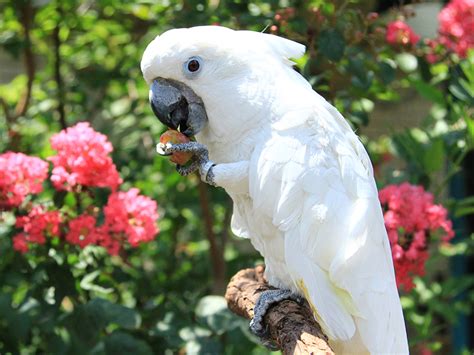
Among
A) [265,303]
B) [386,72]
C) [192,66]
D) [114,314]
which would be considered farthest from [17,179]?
[386,72]

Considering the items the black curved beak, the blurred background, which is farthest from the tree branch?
the black curved beak

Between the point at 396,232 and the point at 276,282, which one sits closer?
the point at 276,282

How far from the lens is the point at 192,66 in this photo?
168cm

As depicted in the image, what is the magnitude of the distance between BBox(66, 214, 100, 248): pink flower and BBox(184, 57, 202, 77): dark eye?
2.04ft

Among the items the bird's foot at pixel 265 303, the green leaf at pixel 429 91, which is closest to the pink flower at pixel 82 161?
the bird's foot at pixel 265 303

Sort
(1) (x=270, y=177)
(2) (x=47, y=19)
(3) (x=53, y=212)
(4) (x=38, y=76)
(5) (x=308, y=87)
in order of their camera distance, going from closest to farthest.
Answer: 1. (1) (x=270, y=177)
2. (5) (x=308, y=87)
3. (3) (x=53, y=212)
4. (2) (x=47, y=19)
5. (4) (x=38, y=76)

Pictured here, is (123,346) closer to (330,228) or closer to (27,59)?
(330,228)

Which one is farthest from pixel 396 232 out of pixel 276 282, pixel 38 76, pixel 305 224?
pixel 38 76

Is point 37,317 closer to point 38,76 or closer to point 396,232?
point 396,232

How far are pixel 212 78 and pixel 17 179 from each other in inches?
29.3

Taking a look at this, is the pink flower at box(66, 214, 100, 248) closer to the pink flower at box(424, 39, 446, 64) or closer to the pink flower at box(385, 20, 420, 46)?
the pink flower at box(385, 20, 420, 46)

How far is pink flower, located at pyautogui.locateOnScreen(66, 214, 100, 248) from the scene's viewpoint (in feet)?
6.86

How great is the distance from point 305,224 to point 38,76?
205cm

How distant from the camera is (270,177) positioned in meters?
1.61
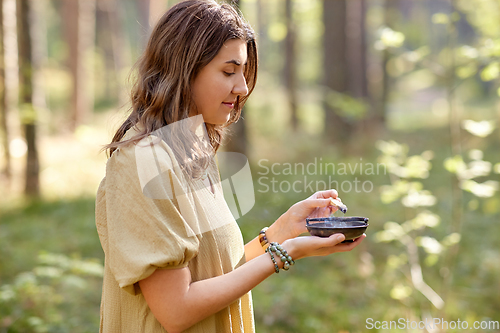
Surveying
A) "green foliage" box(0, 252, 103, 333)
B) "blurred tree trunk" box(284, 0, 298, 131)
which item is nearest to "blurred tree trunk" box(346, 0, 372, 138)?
"blurred tree trunk" box(284, 0, 298, 131)

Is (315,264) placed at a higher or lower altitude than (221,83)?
lower

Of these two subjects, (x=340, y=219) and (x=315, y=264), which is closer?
(x=340, y=219)

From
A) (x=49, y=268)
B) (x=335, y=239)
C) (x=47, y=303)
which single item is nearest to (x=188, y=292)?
(x=335, y=239)

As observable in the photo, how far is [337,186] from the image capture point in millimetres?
7031

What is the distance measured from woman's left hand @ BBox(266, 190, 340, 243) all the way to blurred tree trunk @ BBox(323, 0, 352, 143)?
23.8ft

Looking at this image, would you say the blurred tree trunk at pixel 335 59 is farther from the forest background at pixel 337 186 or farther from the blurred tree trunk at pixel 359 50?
the blurred tree trunk at pixel 359 50

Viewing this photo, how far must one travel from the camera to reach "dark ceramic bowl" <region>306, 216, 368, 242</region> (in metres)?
1.68

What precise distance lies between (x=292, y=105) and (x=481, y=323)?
9.93 meters

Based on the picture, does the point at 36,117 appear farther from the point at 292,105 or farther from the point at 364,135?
the point at 292,105

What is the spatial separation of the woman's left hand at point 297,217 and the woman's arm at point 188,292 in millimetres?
499

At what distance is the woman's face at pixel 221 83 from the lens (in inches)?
64.1

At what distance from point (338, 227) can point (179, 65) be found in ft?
2.83

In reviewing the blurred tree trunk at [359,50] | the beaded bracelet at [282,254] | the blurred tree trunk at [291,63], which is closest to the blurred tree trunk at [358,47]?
the blurred tree trunk at [359,50]

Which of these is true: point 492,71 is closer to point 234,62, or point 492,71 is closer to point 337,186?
point 234,62
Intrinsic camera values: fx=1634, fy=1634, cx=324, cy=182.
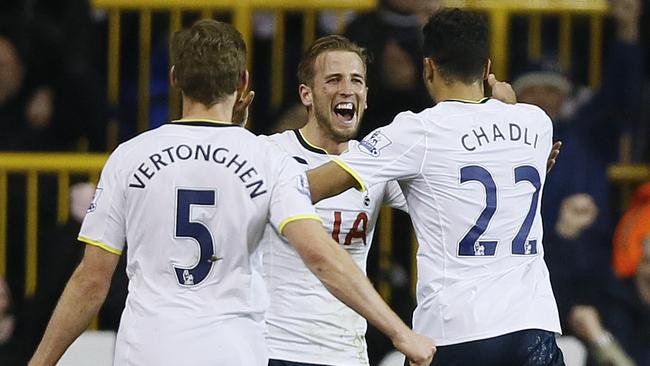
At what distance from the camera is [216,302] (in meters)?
5.79

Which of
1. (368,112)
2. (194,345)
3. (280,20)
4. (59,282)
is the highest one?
(280,20)

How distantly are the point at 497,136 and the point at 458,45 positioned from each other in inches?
15.6

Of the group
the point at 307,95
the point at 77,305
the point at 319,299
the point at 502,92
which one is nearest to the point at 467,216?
the point at 502,92

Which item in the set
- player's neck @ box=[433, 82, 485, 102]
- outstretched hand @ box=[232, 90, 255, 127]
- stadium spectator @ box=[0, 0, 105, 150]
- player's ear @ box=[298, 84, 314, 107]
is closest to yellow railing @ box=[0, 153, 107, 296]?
stadium spectator @ box=[0, 0, 105, 150]

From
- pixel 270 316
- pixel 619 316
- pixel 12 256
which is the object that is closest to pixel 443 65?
pixel 270 316

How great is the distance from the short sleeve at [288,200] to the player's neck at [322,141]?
1497 mm

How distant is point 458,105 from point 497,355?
3.28 ft

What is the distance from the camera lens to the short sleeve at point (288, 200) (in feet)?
18.8

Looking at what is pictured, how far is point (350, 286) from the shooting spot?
223 inches

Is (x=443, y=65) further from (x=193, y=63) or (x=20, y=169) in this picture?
(x=20, y=169)

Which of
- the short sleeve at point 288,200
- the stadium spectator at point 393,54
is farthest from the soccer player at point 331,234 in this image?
the stadium spectator at point 393,54

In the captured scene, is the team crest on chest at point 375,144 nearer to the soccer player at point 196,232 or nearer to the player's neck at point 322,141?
the soccer player at point 196,232

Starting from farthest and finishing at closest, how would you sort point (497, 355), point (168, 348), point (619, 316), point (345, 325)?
point (619, 316)
point (345, 325)
point (497, 355)
point (168, 348)

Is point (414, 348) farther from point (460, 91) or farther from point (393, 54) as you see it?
point (393, 54)
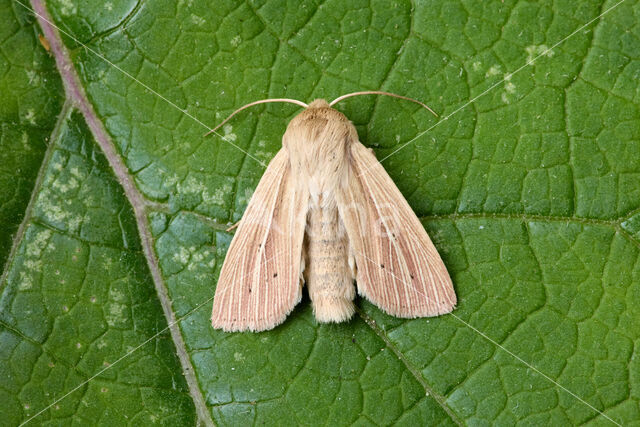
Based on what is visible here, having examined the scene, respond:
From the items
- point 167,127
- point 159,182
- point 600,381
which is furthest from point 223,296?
point 600,381

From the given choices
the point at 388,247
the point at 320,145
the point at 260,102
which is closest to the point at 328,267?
the point at 388,247

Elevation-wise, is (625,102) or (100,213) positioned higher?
(100,213)

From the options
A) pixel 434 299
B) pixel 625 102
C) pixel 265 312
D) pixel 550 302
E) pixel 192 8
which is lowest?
pixel 550 302

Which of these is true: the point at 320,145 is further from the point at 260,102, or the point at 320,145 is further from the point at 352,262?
the point at 352,262

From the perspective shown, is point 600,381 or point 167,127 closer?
point 600,381

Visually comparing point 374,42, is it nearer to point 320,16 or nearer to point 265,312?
point 320,16

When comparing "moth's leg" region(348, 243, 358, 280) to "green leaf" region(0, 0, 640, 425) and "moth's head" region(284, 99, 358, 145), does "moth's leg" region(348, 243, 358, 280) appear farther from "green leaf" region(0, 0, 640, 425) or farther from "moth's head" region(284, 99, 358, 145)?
"moth's head" region(284, 99, 358, 145)
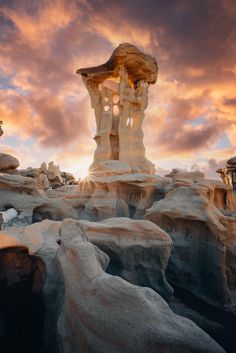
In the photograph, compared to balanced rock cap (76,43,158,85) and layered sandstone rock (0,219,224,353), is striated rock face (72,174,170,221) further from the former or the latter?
balanced rock cap (76,43,158,85)

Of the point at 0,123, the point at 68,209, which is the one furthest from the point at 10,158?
the point at 68,209

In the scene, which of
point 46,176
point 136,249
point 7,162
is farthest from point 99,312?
point 46,176

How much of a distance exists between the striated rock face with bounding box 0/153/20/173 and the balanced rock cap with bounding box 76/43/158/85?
1190 centimetres

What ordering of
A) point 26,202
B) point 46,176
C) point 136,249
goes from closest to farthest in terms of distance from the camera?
point 136,249
point 26,202
point 46,176

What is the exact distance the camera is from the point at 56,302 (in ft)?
15.6

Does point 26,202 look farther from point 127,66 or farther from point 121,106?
point 127,66

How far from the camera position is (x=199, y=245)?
342 inches

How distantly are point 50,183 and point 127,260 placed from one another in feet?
80.3

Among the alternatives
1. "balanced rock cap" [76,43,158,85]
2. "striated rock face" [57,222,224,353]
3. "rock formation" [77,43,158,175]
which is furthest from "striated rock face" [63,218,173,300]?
"balanced rock cap" [76,43,158,85]

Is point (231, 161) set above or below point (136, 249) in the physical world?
above

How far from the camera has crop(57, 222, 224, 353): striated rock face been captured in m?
2.64

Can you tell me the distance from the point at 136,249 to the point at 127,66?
19.3 metres

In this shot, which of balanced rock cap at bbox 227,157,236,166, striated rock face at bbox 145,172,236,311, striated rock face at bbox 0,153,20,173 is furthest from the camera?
balanced rock cap at bbox 227,157,236,166

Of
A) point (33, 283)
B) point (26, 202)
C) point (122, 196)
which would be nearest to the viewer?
point (33, 283)
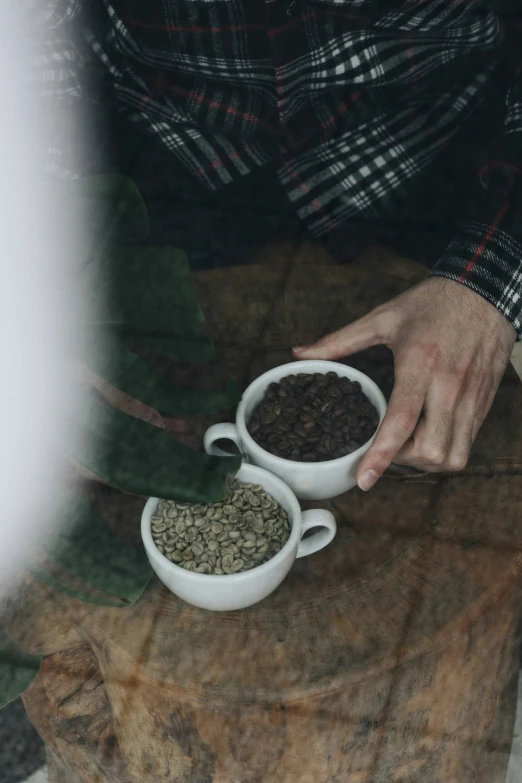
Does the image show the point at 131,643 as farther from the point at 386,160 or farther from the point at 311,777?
the point at 386,160

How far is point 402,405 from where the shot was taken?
0.45m

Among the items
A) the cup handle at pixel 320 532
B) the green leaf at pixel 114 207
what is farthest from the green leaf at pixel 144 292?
the cup handle at pixel 320 532

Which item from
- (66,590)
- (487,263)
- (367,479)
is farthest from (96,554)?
(487,263)

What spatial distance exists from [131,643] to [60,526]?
9 centimetres

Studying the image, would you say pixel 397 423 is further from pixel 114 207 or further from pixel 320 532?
pixel 114 207

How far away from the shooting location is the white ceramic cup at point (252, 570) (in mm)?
359

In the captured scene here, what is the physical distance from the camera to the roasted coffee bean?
43 cm

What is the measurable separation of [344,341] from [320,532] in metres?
0.14

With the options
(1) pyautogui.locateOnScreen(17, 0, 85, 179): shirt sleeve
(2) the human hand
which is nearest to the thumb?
(2) the human hand

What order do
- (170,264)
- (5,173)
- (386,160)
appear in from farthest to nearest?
(386,160)
(170,264)
(5,173)

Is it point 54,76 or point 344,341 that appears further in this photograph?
point 344,341

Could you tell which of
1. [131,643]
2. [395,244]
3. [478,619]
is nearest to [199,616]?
[131,643]

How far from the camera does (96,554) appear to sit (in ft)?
1.13

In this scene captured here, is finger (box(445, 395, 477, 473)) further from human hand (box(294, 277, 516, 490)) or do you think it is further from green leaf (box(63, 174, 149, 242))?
green leaf (box(63, 174, 149, 242))
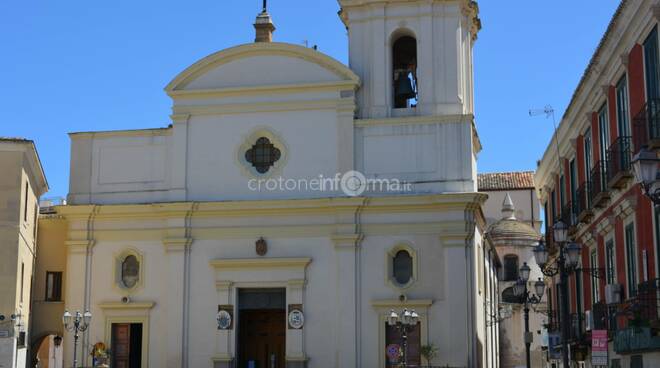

==========

REQUIRED WORK
Update the lines from the one with "As observable in" to the one with "9.93 meters", changing "distance" to "separation" and leaving everything else unchanged.

WRITTEN ANSWER
As observable in the photo, how far is [337,186] from the image capture point in millimetres?
7031

What is the separation measured from woman's left hand @ BBox(266, 190, 340, 243) all the way to blurred tree trunk @ BBox(323, 0, 352, 143)?
23.8ft

Looking at this image, would you say the blurred tree trunk at pixel 335 59 is farther from the forest background at pixel 337 186 or farther from the blurred tree trunk at pixel 359 50?
the blurred tree trunk at pixel 359 50

Viewing this photo, how far must one travel from the camera to reach "dark ceramic bowl" <region>306, 216, 368, 242</region> (in metres)?
1.68

What precise separation lies between (x=292, y=105) and (x=481, y=323)?
9.93 meters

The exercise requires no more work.